Born: September 14, 1841, Bromley Hall, London, England.
Died: December 5, 1923.
Buried: Windlesham Cemetery, Windlesham, Surrey, England.
At age 13, Burnside went deaf due to an attack of scarlet fever, which led her to start writing poetry. She is said to have written 6,000 Christmas card verses between 1874 and 1900.

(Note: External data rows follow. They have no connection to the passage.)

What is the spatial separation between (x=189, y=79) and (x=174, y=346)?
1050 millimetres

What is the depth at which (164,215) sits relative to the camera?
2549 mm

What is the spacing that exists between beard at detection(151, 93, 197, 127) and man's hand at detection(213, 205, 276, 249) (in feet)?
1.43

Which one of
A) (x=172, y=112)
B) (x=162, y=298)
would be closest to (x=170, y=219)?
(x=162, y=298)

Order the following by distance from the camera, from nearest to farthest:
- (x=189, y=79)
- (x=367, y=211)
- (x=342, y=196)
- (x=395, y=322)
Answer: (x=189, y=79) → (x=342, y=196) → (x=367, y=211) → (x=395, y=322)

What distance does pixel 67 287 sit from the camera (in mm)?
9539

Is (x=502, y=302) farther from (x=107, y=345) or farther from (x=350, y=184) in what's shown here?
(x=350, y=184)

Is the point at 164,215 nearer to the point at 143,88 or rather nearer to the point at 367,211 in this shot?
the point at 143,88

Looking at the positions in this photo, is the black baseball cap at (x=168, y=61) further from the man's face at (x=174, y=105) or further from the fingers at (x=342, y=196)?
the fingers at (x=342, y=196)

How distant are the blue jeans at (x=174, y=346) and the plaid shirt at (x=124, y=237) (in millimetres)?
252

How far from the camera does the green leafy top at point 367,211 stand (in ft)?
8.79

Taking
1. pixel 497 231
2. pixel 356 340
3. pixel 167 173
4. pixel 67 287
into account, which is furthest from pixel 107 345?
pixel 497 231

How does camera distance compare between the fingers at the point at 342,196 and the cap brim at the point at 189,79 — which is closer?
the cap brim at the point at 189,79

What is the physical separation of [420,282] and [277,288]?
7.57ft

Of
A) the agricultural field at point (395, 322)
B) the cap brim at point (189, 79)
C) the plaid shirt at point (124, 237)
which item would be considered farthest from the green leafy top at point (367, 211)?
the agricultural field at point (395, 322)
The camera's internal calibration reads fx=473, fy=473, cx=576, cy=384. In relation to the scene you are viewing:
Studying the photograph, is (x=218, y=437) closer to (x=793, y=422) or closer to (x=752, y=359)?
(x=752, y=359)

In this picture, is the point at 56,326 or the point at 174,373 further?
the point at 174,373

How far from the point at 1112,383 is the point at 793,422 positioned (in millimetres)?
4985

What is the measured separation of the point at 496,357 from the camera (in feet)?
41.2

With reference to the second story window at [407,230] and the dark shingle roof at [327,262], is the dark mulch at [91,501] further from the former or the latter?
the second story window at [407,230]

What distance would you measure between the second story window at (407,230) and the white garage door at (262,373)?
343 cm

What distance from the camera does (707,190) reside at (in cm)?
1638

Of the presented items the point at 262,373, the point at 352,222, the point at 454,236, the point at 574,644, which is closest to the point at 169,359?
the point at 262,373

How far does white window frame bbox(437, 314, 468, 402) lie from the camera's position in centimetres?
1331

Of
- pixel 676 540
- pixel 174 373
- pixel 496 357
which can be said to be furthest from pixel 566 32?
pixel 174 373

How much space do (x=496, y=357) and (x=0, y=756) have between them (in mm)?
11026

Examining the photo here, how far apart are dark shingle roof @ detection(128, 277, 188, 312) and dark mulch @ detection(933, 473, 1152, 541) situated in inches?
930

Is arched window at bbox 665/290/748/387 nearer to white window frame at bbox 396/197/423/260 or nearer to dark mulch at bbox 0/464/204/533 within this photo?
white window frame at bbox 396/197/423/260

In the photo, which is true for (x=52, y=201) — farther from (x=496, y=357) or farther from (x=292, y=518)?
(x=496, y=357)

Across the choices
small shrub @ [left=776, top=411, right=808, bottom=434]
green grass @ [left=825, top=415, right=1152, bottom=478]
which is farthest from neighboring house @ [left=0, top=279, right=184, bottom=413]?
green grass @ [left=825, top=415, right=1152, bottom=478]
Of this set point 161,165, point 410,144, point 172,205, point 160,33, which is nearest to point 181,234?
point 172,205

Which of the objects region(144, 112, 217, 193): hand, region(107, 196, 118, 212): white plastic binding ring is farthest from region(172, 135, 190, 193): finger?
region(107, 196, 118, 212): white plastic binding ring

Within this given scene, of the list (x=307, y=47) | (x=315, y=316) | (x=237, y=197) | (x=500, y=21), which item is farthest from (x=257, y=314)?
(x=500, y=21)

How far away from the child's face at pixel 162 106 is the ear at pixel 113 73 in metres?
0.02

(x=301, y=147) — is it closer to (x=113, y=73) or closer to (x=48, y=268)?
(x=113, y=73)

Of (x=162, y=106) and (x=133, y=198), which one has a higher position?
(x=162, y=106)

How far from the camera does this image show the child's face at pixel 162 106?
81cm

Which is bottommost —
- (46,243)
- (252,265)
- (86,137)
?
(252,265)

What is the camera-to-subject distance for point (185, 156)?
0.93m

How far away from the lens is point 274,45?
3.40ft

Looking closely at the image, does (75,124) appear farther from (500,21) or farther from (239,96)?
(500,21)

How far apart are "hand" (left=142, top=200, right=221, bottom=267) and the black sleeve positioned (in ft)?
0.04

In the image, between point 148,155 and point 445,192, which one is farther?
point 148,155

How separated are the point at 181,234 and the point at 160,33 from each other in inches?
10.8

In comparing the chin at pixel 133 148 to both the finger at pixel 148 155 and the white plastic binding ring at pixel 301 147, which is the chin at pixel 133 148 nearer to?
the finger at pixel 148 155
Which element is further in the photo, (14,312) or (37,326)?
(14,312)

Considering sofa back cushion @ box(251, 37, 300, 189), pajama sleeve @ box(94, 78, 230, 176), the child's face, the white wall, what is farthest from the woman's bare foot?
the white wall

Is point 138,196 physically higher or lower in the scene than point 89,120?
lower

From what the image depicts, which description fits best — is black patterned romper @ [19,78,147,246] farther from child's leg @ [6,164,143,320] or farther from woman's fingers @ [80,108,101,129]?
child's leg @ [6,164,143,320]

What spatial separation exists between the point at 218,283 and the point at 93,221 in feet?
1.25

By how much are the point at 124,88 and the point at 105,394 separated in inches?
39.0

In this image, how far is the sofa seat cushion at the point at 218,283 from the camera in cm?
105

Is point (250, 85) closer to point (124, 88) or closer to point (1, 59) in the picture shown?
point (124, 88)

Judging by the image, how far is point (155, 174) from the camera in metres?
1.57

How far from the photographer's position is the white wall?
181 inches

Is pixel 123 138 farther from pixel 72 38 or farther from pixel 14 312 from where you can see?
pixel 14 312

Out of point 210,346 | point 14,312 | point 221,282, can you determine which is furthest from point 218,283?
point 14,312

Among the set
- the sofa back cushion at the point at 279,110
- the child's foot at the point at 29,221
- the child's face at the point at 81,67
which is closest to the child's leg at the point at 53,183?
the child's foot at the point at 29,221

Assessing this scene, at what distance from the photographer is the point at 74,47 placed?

The Spring has come; the meadows wide
Are gay with all things fair and young;
From rosy morn till eventide
The blithe birds sing the boughs among;
And shouts of happy children sing
In sunlit mead and shady wood,
And all the voices of the Spring
Unite in singing, God is good!
Then swiftly lush-leaved Summer comes,
And merry mowers toss the hay;
While in the cool green forest glooms,
The culvers coo the live-long day.
Bright bloom the lily and the rose—
A fair and stately sisterhood;
And still from dawn to day’s sweet close
All earth is singing, God is good!
Through all the mellow Autumn days,
When bows and fails the golden corn—
While woods in brief bright splendor blaze,
As noon exhales the mist of morn,
And wealth of fruit the branches bends,
And Nature laughs in jocund mood—
With all her gentle mirth there blends
A choral whisper—God is good!
E’en when the wingèd snowflakes fall,
And faded leaves, and grasses sere,
Are hidden ’neath the lovely pall,
New-woven for the passing year—
Old Nature hath a voice which still
By Faith’s keen ear is understood;
And each wild blast which sweeps the hill,
Sings loud and clear that God is good!